Ocado has designed a robot prototype to help maintain warehouse bots
Ocado has designed a robot prototype to help maintain warehouse bots. Some times it becomes a lot confusing when thinking about the future of this technologically advanced world that pays more attention to robots than their kins, and the only though comes to end my thoughts is some day robots would be giving birth to their children robots and they would be doing researches to create human beings. Though fifty percent fictious but not the waste is final thought of mine.
Why I am saying that is just because I have witnessed the robots having citizen ship in a country, robots able to orgasm to get pregnant many others like that, here is a fresh example to justify my point, is a prototype bot that has been designed to help human technicians in warehouses.
Yes, UK online supermarket Ocado is on seeking to automate its business as much as possible. Ocado is experimenting with technology from flexible robot hands –for packing soft fruit– to self-driving vehicles for delivery. Its latest robotic addition to the team is a prototype robot that has been designed to assist human technicians in warehouses.
The ARMAR-6 robot is being developed by Ocado with assistance from a number of universities, including EPFL of Switzerland and the UK’s UCL. The work is reportedly, part of an EU-funded project for the development of collaborative robots (or co-bots) that can work safely alongside humans.
The ARMAR-6 comes with a humanoid torso, head, and arms. It can move about on a wheeled base.
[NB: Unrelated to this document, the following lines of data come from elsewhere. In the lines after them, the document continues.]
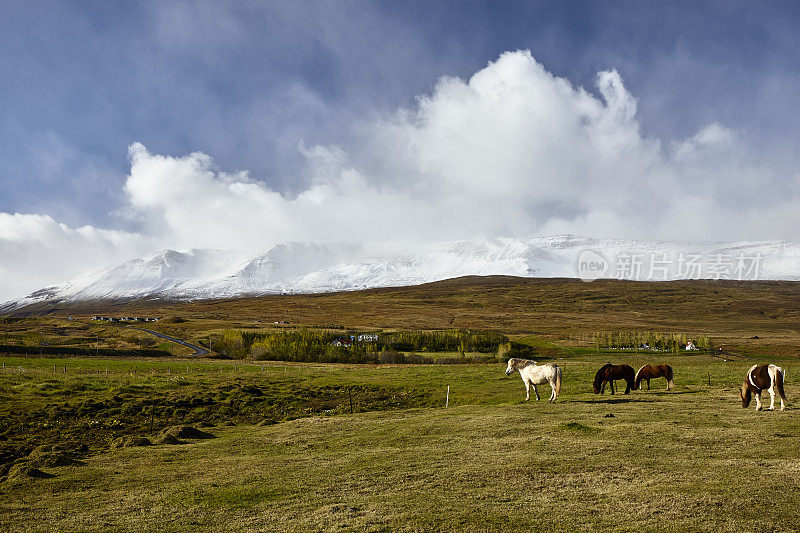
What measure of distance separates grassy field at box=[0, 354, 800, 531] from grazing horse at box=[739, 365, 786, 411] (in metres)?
1.38

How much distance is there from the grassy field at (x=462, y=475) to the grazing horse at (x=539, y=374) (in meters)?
1.63

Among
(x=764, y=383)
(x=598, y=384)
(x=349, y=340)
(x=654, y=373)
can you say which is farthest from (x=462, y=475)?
(x=349, y=340)

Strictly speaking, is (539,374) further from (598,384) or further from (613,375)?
(613,375)

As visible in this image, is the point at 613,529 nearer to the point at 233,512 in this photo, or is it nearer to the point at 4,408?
the point at 233,512

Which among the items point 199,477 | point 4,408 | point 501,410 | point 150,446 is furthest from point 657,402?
point 4,408

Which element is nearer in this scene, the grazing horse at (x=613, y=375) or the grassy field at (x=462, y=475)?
the grassy field at (x=462, y=475)

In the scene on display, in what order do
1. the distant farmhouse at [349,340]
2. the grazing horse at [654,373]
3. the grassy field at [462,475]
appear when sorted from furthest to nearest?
the distant farmhouse at [349,340] → the grazing horse at [654,373] → the grassy field at [462,475]

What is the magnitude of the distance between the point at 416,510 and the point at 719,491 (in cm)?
695

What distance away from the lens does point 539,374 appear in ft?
96.8

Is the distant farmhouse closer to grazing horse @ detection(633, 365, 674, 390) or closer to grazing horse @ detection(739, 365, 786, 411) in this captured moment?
grazing horse @ detection(633, 365, 674, 390)

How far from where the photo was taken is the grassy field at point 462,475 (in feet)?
34.6

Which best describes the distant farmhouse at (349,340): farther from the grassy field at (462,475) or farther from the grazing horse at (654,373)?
the grassy field at (462,475)

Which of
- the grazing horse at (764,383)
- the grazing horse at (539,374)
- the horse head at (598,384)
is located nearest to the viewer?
the grazing horse at (764,383)

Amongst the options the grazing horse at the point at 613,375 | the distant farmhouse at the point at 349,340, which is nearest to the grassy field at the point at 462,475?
the grazing horse at the point at 613,375
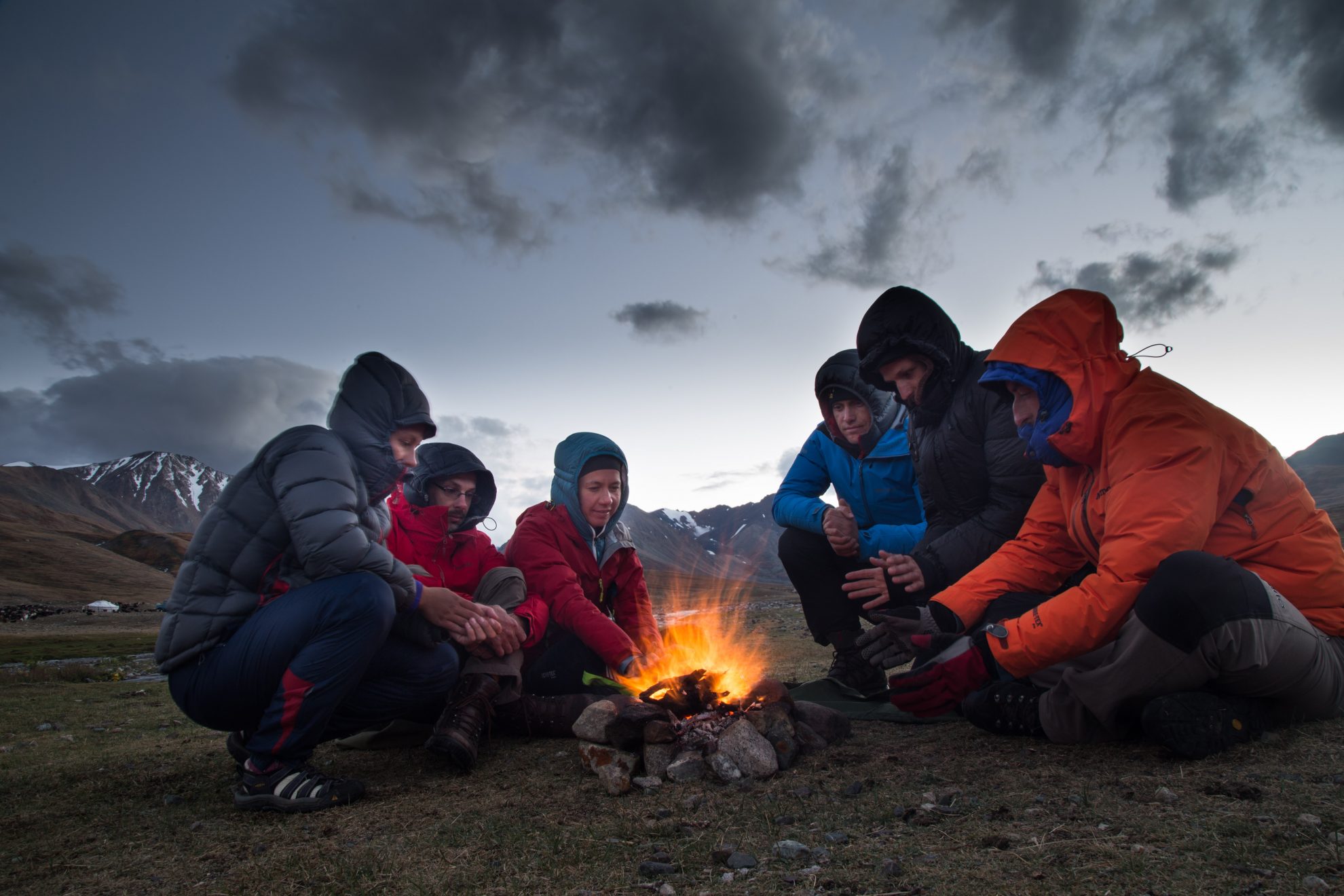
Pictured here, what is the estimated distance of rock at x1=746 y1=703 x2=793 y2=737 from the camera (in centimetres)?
366

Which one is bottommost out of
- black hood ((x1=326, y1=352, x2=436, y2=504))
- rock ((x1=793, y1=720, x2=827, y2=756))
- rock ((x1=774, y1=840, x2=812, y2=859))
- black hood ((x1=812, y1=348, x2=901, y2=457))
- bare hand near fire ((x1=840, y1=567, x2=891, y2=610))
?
rock ((x1=774, y1=840, x2=812, y2=859))

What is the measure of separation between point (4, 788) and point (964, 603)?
5.44m

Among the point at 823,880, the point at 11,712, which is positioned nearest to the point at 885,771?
the point at 823,880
It could also use cameras to locate and grasp objects, which it can pass to human engineers that have been working in Ocado’s warehouses.
The company does use trolley bots, robot scanners, & more to shift produce around its facilities in the UK, and is now attempting to export its technology to other retailers. In 2017, it did land a significant deal to outfit warehouses for French supermarket operator Group Casino.
However, the ARMAR-6 still has a long way to go before it is ready for the workplace. Its movements are though slow and hesitant, and its actions are needed to be planned out in advance.
While speaking to Wired UK, Ocado’s robot research chief Graham Deacon did describe one task in which ARMAR-6 had to find a spray bottle and to pass it to a technician. “At the moment, this is a well prescribed sequence,”.
His ultimate aim is for the robot to be able to recognize where in a maintenance task the technician is. He also aims a robot should understand from its behavioral repertoire what will be better for it to do to assist the technician. Though for now, humans are still very much required.